A New Era for Type 1 Diabetes: Delaying the Disease in Children Before Symptoms Start

The story of a type 1 diabetes (T1D) diagnosis typically begins with a crisis: a child in the emergency room with excessive thirst, weight loss, and the immediate, life-altering start of insulin therapy.

Today, UCSF is changing that story from crisis response to prevention and preparedness.

A First-of-its-Kind Therapy

This shift is driven by a breakthrough therapy called Teplizumab (or Tzield). In 2022, it became the first-ever drug approved by the FDA to delay the onset of symptomatic T1D.

This approval marked the culmination of decades of research, with the UCSF Division of Pediatric Endocrinology playing an instrumental role in the foundational science and clinical trials that made this therapy possible.

A National Leader in Early Intervention

The UCSF At-Risk for T1D Clinic is the clinical home for this new approach. As the second busiest center in North America for Teplizumab infusions, the clinic is helping lead a national shift toward identifying and treating T1D before symptoms start.

We spoke with Stephen Gitelman, MD, director of UCSF's Pediatric Diabetes Program and lead investigator for UCSF’s Teplizumab trials, about the impact of his work and what comes next.

The Gift of Time: What Delaying T1D Means for Families

Teplizumab can delay the need for insulin by an average of two years, and sometimes much longer. What does this mean for a child and their family, especially during critical developmental years?

Delaying diabetes symptoms is invaluable. From a clinical perspective, diabetes care and technology are evolving so rapidly that the average delay of two or three years with teplizumab therapy means a patient will face the disease with better tools when they do progress. Over a third of people who received teplizumab have remained free from the development of clinical T1D for over seven years, and we continue to monitor them.  

A delay in diabetes onset can have profound benefits at any age, giving an individual more time to grow and mature before they (and their family) have to take on the complexity of managing clinical diabetes. These tasks include careful attention to carbohydrate intake and delivering the appropriate amounts of insulin to match meals, with adjustments for exercise and glucose levels.

The delay in onset of clinical disease can be particularly helpful for younger children, who may have more unpredictable daily routines and not yet have the skills to fully communicate with their care providers.

Learning A Child is At Risk

How do families typically discover that their child is at risk for T1D and could benefit from Teplizumab?

Typically, families have an existing family member with T1D, and we inform them about autoantibody screening.

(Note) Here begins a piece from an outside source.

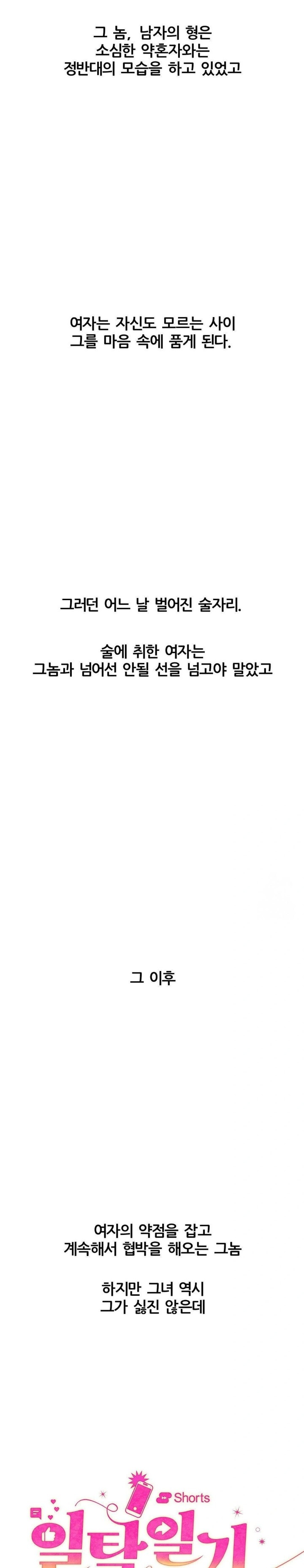 Deviance Diary Shorts Raw - Chapter 6 [photo 2] - MangaPorn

This screening is critical, as an unaffected sibling has a lifetime risk for T1D that is 10 to 15 times higher than that of the general population.

Families can get screening at no cost through the NIH-sponsored study TrialNet, which we are a part of, or other programs such as ‘ASK’ (Autoimmune Study of Kids). Samples can often be obtained at home via a fingerstick, or families can get a kit to bring to a local laboratory to have blood drawn and shipped for analysis.

However, in most cases, new-onset T1D occurs in an individual who has no family history. We are now working to raise screening awareness in the general population and incorporate T1D screening into routine well-care visits. We are starting by focusing on individuals and families with other autoimmune diseases, like thyroid or celiac disease, or other conditions associated with a higher risk for T1D, like trisomy 21 or Turner syndrome.

What are the biggest barriers for families seeking this treatment?

The biggest barrier is the treatment program itself: daily IV infusion for 14 consecutive days. Families have to weigh the risk versus the benefit. They may not have the time to take on the infusions, or they may weigh the benefits differently than our diabetes team does.

There is also uncertainty regarding how long the delay in progression will last for a given individual. We’ve seen some patients go more than 10 years after this infusion, while some progress to clinical diabetes in the ensuing months. We review all these short- and long-term considerations when consulting with families.

What is the long-term vision for the At-Risk for T1D Clinic?

We want to continue to increase screening in the general population. Even if individuals found to be at risk elect not to pursue Teplizumab, we want to engage them in ongoing monitoring, with further assessment of the autoimmune response and assessment of insulin-producing beta cell function over time. This allows us to catch the disease at its earliest, silent stages, and help prevent a child from having diabetes first appear as a crisis requiring hospitalization, such as in diabetic ketoacidosis.